Every model is guaranteed to have a direct lane. cheap is opt-in per model — some models (small open-source, embeddings, Cloudflare Workers AI) only ship as direct because there's no meaningful cheaper path.

Example: gpt-4o-mini

gpt-4o-mini                       Context: 128K
─────────────────────────────────────────────────
                       input /1M    output /1M
Official (reference)   $0.15        $0.60
─────────────────────────────────────────────────
direct                 $0.14        $0.56
  discount             -6.7%        -6.7%
─────────────────────────────────────────────────
cheap                  $0.05        $0.20
  discount             -66.7%       -66.7%

Both lanes are billed per token, in microUSD precision. Your dashboard's USD figure is rounded for display.

Picking a lane per vendor

In the console → API keys, open a key and expand Advanced. For each vendor you can choose:

  • direct — always route this vendor's models through direct lane
  • cheap — prefer cheap lane; fall back to direct if no cheap route exists for the requested model

If you don't configure anything, the default is cheap — most users want the cheapest available option.

Fallback behaviour

If you ask for cheap but the requested model only ships as direct, Lazu transparently falls back to direct:

  • Request succeeds with HTTP 200
  • Response header: X-Lazu-Lane-Fallback: cheap->direct
  • You're billed at the direct lane price (since that's what served you)

If you ask for direct but no direct channel exists, Lazu returns HTTP 404 model_not_found — we don't silently downgrade.
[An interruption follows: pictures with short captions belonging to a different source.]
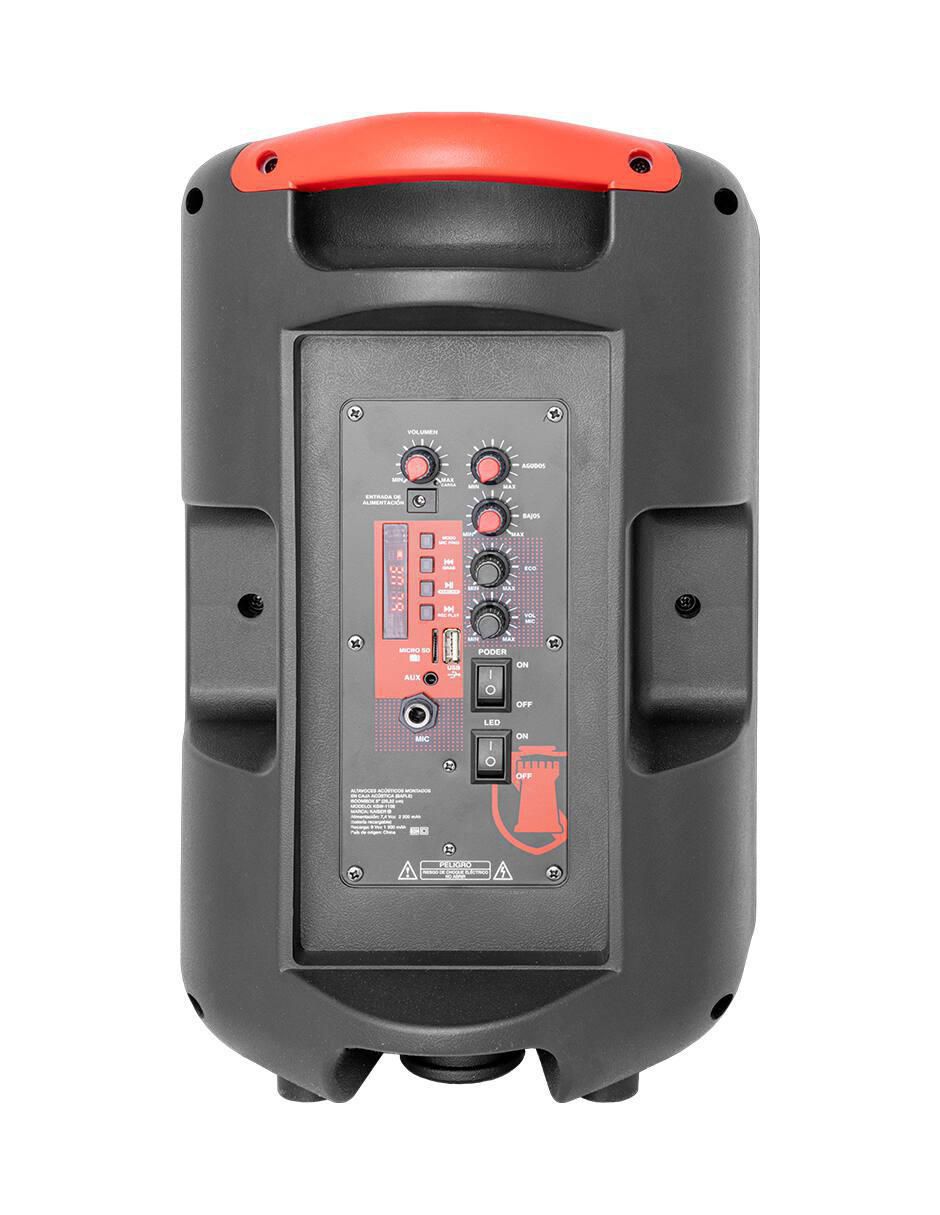 Bafle Profesional Flama KSW-1108 5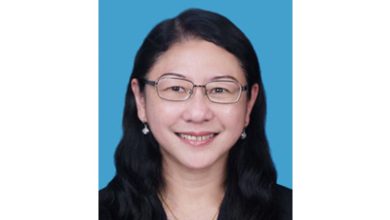Photo of 威省福建会馆妇女组主任兼理事会国英文书 杨丽玲PJK
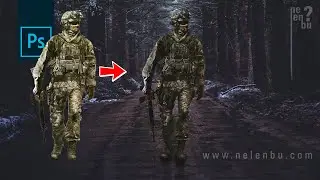 How to Adjust Realistic People Adding Settings to Photo? - Photoshop Tutorials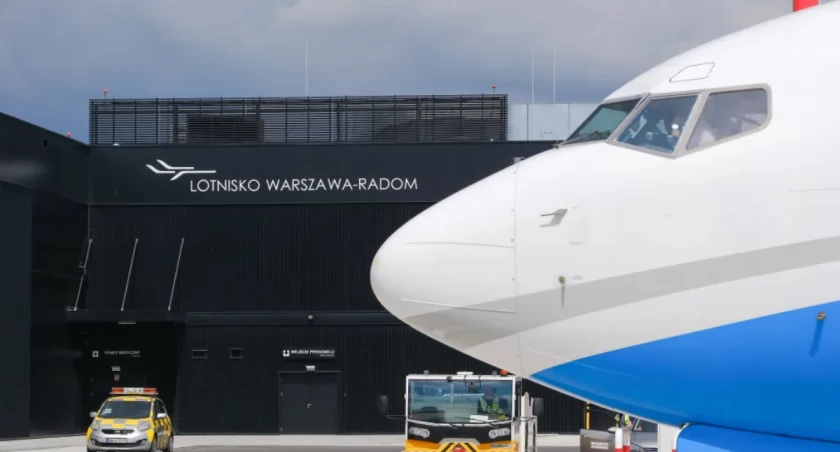 Zamknięte niebo nad Radomiem! Polska reaguje na rosyjskie ataki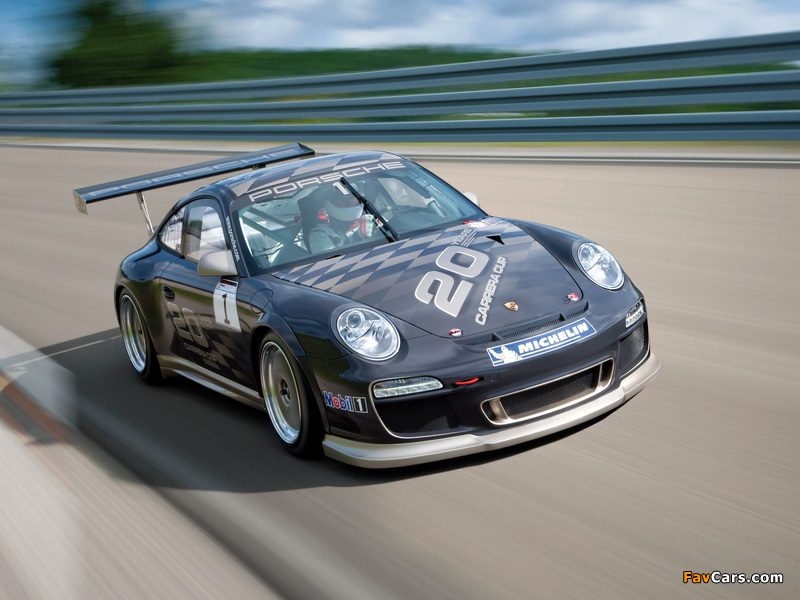 Images of Porsche 911 GT3 Cup (997) 2009–10 (800 x 600)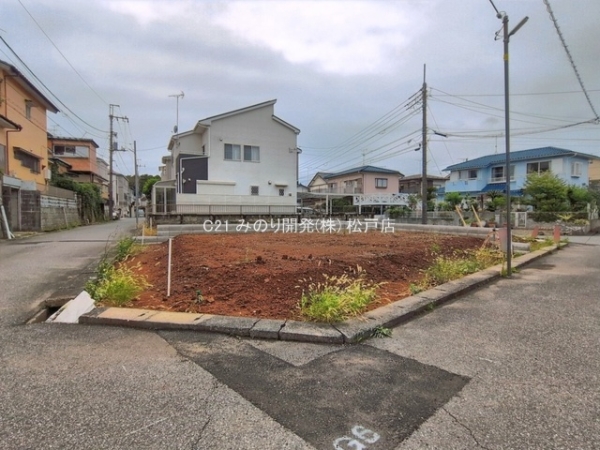 柏市東柏1丁目の売土地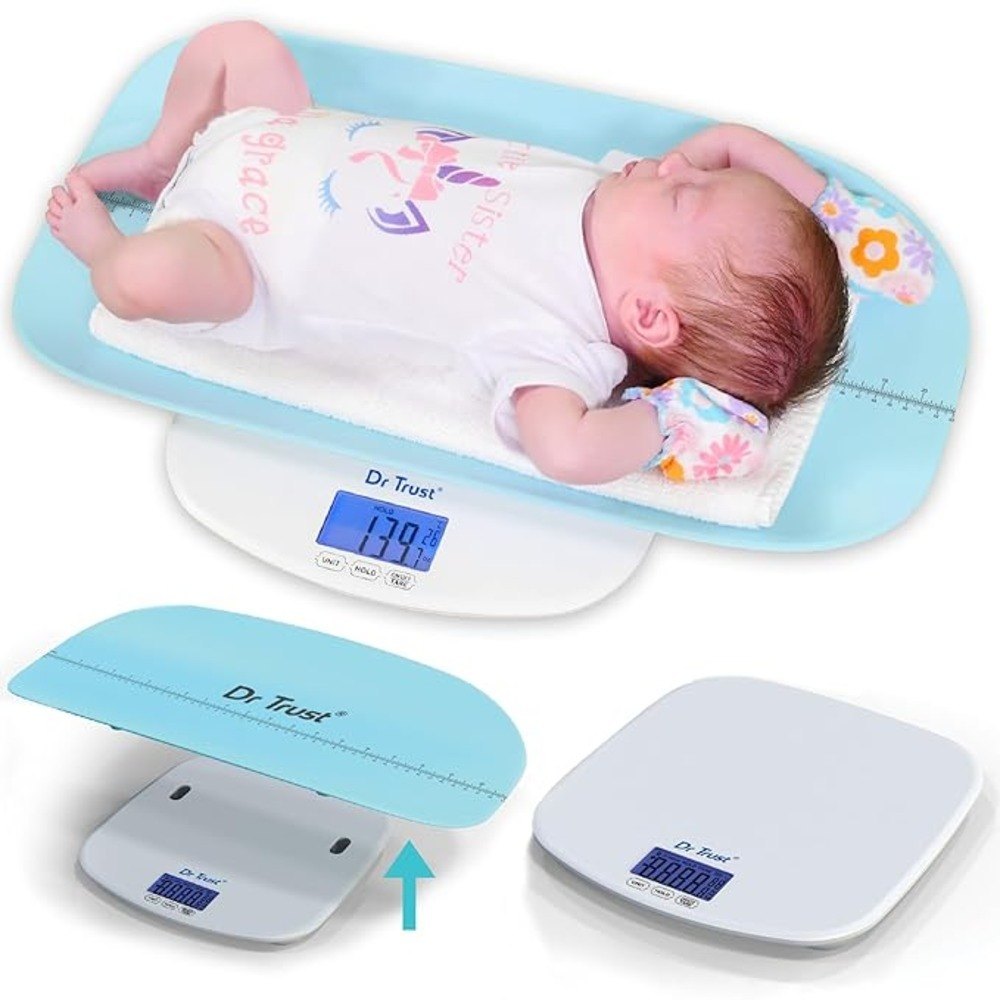 Dr. Trust Digital Baby Weighing Scale with Length Measurement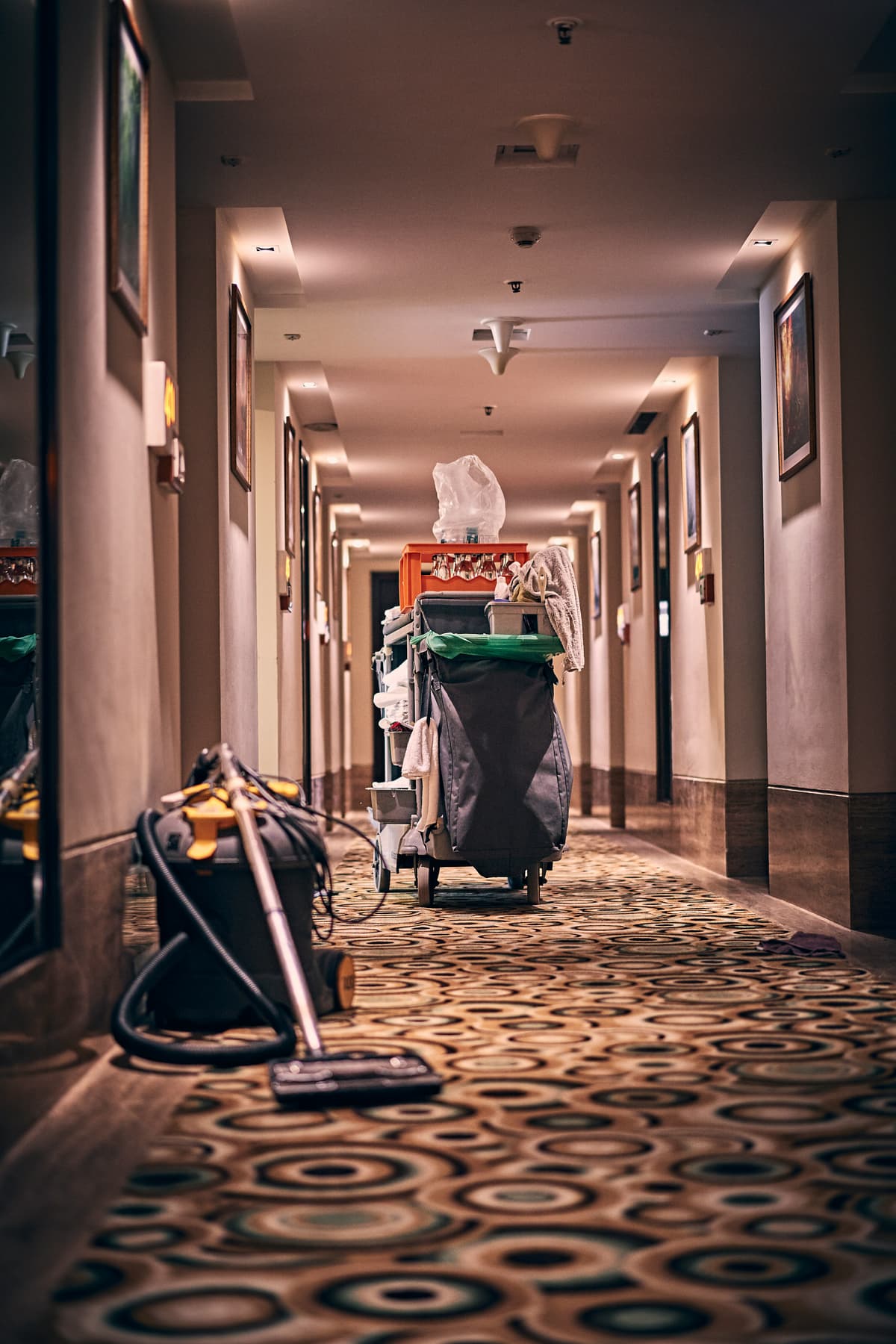 Airbnb turnover cleaning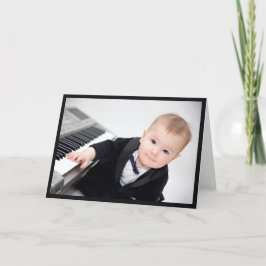 Baby-matarkort Tack Kort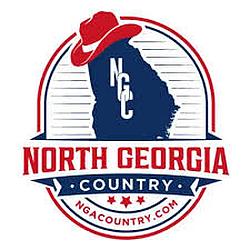 North Georgia Country radio logo
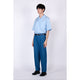 Tailored Work Pants ARTIST WARDROBE / KEISUKE NAKAMURA DAIKEI MILLS / light indigo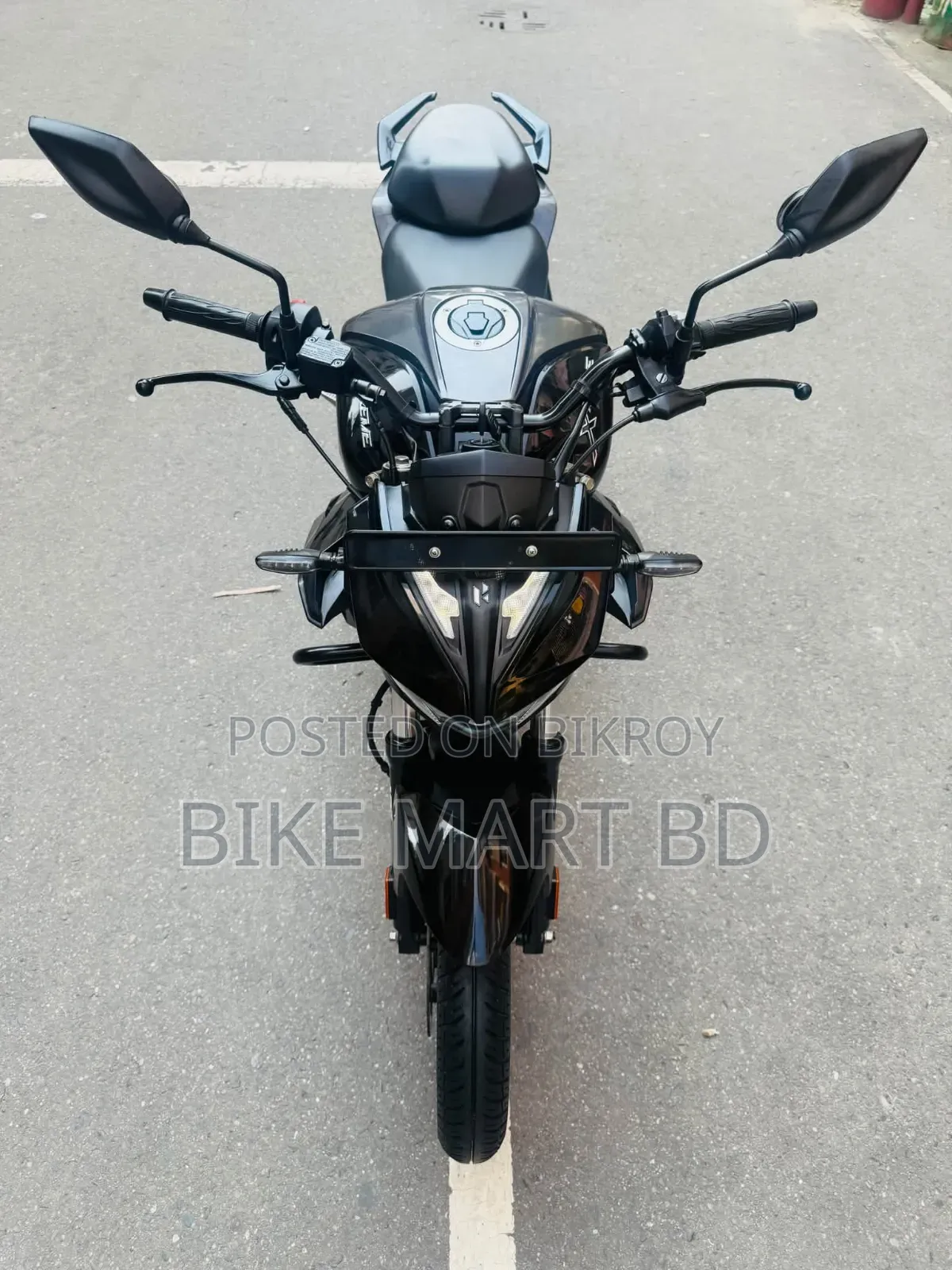 Hero Xtreme 125R 2025 Black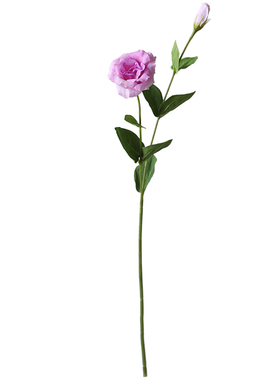 泰环手感桔梗仿真花假花家居装饰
This is to avoid surprising regulated workloads with non-direct routing.

What's NOT charged extra

Some token categories are billed at the lane's headline price, without any extra Lazu markup or hidden surcharge:

  • Prompt caching reads (when supported by the model)
  • Cache writes (5-minute and 1-hour)
  • Audio input/output tokens
  • Image input tokens
  • Per-call image / video generation cost

The same prompt sent to the same lane always bills the same way; there's no "premium tier discount" or "loyalty multiplier" layered on top.

API: reading prices programmatically

The model catalog exposes prices per lane:

curl https://api.lazu.ai/api/models/catalog \
  -H "Authorization: Bearer $LAZU_API_KEY" \
  | jq '.data[] | select(.model_name=="gpt-4o-mini") | .lanes'
[
  {
    "name": "direct",
    "input_per_mtok": 0.14,
    "output_per_mtok": 0.56,
    "cache_read_per_mtok": 0.07,
    "audio_input_per_mtok": null,
    "image_input_per_mtok": null
  },
  {
    "name": "cheap",
    "input_per_mtok": 0.05,
    "output_per_mtok": 0.2,
    "cache_read_per_mtok": 0.025,
    "audio_input_per_mtok": null,
    "image_input_per_mtok": null
  }
]

For agents and scripts: read this at startup, cache for an hour, and pick the lane with acceptable risk × cost for your workload.

When prices change

We update prices when upstream providers change theirs, and announce in the Changelog. Active billing is always at the price in effect at request time — we never retroactively re-bill.